§ PROBLEM TO SOLVE
Render the records as a Markdown table with the columns Row and Line, starting at the line that contains "Among the things listed as" and continuing through the end of the records. Give each line its own row number and leave out any blank lines.
——
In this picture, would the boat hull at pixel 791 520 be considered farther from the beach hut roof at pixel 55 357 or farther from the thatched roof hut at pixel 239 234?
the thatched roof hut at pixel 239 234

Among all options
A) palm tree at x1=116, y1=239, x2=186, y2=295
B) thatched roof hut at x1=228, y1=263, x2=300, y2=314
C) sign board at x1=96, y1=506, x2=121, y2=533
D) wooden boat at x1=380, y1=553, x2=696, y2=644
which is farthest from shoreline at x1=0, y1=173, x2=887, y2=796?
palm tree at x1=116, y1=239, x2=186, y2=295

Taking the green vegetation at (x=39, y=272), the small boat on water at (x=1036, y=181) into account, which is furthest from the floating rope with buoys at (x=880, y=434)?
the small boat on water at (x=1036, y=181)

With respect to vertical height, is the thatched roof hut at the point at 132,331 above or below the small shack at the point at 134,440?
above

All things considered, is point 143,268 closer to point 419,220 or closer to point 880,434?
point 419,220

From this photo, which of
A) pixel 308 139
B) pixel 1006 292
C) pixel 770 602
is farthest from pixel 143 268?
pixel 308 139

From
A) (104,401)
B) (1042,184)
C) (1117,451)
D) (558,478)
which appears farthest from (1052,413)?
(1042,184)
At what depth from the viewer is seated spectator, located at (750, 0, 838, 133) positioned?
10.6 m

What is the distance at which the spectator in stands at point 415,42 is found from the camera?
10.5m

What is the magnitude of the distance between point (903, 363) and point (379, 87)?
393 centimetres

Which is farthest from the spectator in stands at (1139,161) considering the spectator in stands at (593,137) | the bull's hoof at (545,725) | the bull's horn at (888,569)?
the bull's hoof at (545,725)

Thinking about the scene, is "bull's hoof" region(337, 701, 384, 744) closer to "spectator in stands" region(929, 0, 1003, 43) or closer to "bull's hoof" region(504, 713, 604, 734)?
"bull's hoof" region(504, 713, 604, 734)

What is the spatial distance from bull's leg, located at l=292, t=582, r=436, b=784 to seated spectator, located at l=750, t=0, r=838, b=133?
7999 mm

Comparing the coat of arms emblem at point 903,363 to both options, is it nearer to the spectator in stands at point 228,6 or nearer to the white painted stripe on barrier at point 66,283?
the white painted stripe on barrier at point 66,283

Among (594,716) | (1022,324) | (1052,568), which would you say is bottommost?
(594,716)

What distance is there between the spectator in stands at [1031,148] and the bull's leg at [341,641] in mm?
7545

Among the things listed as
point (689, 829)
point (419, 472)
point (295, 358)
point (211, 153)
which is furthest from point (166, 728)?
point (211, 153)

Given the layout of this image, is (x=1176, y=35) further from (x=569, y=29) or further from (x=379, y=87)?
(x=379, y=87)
——
§ ANSWER TO THE EXERCISE
| Row | Line |
|---|---|
| 1 | Among the things listed as |
| 2 | point (689, 829) |
| 3 | point (419, 472) |
| 4 | point (295, 358) |
| 5 | point (211, 153) |
| 6 | which is furthest from point (166, 728)? |
| 7 | point (211, 153) |
| 8 | Given the layout of this image, is (x=1176, y=35) further from (x=569, y=29) or further from (x=379, y=87)? |
| 9 | (x=379, y=87) |